*Exercise goal*
All that should come back is the lines of the data below from the one containing "Standing vote fraction: 15%." to the one containing "category: possum", inclusive, exactly as they stand.

::::

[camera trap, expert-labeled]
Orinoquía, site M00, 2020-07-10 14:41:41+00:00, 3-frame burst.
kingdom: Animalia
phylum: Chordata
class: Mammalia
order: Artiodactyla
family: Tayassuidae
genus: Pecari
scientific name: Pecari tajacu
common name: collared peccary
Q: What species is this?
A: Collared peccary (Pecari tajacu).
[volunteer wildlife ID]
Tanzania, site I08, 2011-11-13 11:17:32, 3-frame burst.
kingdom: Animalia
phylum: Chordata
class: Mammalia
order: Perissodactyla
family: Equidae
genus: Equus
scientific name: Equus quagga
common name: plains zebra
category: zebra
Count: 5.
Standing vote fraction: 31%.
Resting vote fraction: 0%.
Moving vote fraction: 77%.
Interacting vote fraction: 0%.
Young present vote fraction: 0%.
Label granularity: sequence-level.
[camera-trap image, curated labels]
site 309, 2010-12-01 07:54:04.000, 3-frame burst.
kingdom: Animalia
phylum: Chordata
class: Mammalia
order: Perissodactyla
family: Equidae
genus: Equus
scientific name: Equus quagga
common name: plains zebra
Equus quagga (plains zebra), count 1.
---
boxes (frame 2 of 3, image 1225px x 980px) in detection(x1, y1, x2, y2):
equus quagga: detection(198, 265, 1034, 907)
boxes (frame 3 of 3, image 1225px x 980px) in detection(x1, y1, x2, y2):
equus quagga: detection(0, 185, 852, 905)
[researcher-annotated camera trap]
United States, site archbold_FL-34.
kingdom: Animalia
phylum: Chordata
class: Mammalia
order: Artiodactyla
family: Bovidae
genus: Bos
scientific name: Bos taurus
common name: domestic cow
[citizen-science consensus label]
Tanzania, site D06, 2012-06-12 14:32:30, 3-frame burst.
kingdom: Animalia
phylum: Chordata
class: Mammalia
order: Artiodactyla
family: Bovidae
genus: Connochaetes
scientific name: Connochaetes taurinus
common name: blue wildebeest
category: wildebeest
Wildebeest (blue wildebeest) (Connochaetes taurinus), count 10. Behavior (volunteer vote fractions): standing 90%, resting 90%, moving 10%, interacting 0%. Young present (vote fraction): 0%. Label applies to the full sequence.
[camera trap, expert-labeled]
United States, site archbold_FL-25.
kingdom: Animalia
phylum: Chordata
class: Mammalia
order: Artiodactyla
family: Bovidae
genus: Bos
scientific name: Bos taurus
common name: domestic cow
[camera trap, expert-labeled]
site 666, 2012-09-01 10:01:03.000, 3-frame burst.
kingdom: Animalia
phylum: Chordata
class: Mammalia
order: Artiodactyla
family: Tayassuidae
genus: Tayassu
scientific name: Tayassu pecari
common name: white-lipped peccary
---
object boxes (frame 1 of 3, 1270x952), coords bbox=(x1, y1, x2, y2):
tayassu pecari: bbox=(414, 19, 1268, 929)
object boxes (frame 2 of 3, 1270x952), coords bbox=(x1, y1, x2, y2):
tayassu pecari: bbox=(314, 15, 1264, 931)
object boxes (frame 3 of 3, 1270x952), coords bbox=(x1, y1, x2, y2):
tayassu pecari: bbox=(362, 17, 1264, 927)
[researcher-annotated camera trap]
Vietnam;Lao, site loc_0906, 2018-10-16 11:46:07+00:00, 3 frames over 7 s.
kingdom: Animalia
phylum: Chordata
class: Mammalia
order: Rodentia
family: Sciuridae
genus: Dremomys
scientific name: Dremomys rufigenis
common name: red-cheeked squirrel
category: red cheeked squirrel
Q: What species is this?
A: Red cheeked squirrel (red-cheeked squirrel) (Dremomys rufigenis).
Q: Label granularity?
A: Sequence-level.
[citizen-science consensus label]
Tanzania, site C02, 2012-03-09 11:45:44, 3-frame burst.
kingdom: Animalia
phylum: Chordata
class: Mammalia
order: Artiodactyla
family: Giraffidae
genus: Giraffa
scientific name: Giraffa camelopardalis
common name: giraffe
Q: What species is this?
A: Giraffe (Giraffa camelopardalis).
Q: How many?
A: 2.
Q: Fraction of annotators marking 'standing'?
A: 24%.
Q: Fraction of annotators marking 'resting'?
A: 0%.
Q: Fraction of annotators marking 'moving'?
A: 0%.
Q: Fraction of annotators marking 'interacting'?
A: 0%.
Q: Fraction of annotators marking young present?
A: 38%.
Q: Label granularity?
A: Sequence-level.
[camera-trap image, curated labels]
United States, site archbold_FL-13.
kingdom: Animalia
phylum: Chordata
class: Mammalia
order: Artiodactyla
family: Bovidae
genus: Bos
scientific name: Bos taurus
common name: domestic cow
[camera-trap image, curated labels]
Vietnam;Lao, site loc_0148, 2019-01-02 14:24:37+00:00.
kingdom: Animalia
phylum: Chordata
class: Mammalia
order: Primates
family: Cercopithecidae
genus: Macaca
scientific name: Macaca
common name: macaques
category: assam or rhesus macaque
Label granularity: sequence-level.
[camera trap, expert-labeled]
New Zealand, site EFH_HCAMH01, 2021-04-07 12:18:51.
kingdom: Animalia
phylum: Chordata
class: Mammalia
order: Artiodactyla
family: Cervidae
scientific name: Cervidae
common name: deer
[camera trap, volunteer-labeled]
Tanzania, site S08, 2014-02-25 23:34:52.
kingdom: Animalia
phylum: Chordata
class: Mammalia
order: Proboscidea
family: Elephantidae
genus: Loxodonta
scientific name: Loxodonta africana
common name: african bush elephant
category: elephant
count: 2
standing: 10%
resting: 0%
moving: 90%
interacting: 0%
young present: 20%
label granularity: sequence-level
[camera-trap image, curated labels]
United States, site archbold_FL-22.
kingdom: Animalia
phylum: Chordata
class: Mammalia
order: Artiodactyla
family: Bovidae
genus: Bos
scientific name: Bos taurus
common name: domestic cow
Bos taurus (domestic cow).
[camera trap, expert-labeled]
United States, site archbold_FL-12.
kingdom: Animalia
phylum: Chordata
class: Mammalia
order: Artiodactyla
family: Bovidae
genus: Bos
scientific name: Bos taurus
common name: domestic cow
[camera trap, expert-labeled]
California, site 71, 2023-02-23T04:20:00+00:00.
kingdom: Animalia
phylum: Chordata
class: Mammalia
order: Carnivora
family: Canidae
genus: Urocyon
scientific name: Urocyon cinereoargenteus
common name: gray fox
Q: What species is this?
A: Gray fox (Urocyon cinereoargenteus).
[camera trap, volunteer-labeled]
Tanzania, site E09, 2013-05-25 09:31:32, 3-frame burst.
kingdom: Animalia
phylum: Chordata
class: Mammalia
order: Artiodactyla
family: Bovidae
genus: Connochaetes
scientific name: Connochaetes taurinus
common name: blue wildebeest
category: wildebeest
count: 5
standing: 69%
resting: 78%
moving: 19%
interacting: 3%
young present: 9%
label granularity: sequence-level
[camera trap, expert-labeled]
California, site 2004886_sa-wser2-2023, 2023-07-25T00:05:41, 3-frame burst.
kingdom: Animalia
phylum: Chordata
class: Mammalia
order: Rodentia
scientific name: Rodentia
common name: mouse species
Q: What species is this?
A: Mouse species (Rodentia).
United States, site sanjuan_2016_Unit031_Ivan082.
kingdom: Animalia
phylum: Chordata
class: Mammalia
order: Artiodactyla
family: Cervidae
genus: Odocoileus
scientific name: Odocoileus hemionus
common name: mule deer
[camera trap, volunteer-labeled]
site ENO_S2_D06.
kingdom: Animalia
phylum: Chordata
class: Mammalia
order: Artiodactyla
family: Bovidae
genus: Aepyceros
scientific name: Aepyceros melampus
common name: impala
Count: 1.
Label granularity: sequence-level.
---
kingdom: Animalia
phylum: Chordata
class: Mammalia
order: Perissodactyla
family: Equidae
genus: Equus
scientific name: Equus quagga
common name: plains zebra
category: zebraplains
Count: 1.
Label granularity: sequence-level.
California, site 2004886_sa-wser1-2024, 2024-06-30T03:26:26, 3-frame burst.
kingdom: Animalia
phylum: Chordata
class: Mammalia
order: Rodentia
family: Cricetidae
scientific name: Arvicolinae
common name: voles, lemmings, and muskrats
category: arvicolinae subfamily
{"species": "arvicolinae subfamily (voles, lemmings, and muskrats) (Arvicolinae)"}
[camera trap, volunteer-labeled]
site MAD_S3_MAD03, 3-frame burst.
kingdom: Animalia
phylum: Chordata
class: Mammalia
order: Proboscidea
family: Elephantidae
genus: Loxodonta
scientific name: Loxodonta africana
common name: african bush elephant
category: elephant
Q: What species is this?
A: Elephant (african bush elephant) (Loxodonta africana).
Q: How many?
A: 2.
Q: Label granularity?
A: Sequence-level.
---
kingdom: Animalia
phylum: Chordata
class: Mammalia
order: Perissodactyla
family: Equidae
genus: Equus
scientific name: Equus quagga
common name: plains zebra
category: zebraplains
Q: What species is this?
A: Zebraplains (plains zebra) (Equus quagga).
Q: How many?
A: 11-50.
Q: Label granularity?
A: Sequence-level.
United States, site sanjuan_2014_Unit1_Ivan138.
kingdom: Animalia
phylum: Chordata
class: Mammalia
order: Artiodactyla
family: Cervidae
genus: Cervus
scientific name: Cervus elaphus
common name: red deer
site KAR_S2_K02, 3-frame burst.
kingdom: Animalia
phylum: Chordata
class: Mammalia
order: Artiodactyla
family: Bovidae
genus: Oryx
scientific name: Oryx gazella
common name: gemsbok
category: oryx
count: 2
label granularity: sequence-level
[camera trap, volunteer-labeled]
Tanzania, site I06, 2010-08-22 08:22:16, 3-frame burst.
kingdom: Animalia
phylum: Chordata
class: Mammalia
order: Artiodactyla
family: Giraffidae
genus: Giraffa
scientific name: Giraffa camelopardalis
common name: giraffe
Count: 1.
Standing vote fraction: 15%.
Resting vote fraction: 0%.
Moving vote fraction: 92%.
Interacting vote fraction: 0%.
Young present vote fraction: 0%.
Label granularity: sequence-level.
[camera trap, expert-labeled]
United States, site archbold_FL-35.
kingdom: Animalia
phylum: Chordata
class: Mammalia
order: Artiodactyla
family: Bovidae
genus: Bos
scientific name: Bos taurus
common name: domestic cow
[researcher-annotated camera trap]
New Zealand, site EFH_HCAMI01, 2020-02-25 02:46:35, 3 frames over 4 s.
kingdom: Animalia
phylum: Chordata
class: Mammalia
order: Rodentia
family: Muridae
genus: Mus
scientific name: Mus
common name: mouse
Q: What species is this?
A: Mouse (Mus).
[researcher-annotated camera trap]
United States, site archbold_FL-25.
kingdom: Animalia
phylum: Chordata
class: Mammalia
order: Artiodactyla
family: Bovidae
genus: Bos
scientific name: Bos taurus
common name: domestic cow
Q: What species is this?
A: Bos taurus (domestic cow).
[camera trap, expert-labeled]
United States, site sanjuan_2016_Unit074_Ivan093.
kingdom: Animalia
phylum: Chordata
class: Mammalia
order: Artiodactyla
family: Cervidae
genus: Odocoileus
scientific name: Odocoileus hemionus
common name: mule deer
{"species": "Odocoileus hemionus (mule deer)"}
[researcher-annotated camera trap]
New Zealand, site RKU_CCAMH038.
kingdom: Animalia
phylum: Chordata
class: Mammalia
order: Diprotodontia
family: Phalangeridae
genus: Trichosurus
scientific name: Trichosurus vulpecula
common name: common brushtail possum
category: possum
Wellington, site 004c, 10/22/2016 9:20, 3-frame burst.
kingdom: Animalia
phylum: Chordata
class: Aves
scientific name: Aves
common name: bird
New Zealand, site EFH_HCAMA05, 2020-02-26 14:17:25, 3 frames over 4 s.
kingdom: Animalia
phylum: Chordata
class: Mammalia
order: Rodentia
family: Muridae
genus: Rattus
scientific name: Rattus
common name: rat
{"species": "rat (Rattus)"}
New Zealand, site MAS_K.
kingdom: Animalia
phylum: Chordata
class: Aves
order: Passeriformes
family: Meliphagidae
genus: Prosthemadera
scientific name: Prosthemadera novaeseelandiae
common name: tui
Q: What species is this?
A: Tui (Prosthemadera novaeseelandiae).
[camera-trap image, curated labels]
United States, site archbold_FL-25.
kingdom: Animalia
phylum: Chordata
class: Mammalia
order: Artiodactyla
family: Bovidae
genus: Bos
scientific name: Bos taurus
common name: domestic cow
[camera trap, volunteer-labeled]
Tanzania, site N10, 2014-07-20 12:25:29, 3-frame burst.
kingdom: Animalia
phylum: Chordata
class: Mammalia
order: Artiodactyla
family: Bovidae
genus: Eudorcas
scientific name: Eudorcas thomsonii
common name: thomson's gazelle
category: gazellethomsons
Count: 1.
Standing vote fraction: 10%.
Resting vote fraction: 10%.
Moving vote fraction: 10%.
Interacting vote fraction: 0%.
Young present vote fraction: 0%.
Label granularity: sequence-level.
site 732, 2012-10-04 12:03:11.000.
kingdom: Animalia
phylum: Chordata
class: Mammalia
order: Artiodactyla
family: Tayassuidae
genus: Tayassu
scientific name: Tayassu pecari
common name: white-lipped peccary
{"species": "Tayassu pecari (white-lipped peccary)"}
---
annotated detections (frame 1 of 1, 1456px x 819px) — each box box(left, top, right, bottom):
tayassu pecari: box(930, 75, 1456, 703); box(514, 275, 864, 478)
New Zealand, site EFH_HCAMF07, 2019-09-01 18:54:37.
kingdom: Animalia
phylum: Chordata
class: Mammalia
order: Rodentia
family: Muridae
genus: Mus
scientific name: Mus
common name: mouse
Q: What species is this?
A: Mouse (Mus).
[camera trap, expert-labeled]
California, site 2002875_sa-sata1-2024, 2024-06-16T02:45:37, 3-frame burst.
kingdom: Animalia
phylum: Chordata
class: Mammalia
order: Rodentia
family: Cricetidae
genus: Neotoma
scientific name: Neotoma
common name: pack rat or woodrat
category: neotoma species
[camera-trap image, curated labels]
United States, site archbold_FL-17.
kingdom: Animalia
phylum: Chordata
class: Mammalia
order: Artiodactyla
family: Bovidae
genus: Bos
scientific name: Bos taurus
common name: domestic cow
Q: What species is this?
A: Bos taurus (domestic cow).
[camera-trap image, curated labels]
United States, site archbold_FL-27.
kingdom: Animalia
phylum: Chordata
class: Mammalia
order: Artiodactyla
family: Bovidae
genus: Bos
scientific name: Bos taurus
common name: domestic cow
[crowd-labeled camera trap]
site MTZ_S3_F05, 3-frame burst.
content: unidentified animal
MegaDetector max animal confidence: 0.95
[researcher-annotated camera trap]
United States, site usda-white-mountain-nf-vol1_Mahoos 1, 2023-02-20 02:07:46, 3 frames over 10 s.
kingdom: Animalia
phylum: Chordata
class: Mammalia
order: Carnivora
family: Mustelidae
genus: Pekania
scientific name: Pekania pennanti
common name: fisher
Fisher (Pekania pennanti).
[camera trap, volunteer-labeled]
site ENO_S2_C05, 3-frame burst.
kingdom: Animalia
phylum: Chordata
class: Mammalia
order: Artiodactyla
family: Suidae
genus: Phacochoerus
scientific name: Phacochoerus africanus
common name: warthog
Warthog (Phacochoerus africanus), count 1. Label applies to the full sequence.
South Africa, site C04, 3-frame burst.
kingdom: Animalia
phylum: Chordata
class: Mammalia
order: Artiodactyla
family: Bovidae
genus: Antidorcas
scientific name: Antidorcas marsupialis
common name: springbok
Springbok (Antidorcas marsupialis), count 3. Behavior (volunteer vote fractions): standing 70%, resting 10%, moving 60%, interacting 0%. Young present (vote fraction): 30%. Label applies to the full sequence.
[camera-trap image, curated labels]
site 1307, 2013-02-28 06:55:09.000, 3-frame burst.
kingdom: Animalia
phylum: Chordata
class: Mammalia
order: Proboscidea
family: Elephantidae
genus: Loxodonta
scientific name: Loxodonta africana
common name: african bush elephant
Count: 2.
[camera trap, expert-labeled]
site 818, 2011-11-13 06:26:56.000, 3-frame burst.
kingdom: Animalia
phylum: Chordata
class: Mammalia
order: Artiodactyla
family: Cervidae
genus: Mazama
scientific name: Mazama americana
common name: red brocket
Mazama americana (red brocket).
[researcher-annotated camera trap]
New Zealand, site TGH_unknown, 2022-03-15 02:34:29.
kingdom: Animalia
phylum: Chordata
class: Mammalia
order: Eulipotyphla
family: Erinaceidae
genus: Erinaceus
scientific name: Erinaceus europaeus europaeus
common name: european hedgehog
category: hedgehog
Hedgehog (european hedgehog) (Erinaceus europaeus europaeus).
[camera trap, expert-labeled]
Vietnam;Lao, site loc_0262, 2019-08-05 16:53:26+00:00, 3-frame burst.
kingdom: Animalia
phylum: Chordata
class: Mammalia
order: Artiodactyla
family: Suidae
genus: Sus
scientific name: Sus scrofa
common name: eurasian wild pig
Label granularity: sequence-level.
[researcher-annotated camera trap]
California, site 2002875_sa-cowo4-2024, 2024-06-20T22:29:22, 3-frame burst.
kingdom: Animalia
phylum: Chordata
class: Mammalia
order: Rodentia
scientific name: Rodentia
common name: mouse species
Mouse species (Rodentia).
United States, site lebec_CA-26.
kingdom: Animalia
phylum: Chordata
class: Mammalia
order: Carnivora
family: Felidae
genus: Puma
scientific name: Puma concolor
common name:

::::

*Solution below*
Standing vote fraction: 15%.
Resting vote fraction: 0%.
Moving vote fraction: 92%.
Interacting vote fraction: 0%.
Young present vote fraction: 0%.
Label granularity: sequence-level.
[camera trap, expert-labeled]
United States, site archbold_FL-35.
kingdom: Animalia
phylum: Chordata
class: Mammalia
order: Artiodactyla
family: Bovidae
genus: Bos
scientific name: Bos taurus
common name: domestic cow
[researcher-annotated camera trap]
New Zealand, site EFH_HCAMI01, 2020-02-25 02:46:35, 3 frames over 4 s.
kingdom: Animalia
phylum: Chordata
class: Mammalia
order: Rodentia
family: Muridae
genus: Mus
scientific name: Mus
common name: mouse
Q: What species is this?
A: Mouse (Mus).
[researcher-annotated camera trap]
United States, site archbold_FL-25.
kingdom: Animalia
phylum: Chordata
class: Mammalia
order: Artiodactyla
family: Bovidae
genus: Bos
scientific name: Bos taurus
common name: domestic cow
Q: What species is this?
A: Bos taurus (domestic cow).
[camera trap, expert-labeled]
United States, site sanjuan_2016_Unit074_Ivan093.
kingdom: Animalia
phylum: Chordata
class: Mammalia
order: Artiodactyla
family: Cervidae
genus: Odocoileus
scientific name: Odocoileus hemionus
common name: mule deer
{"species": "Odocoileus hemionus (mule deer)"}
[researcher-annotated camera trap]
New Zealand, site RKU_CCAMH038.
kingdom: Animalia
phylum: Chordata
class: Mammalia
order: Diprotodontia
family: Phalangeridae
genus: Trichosurus
scientific name: Trichosurus vulpecula
common name: common brushtail possum
category: possum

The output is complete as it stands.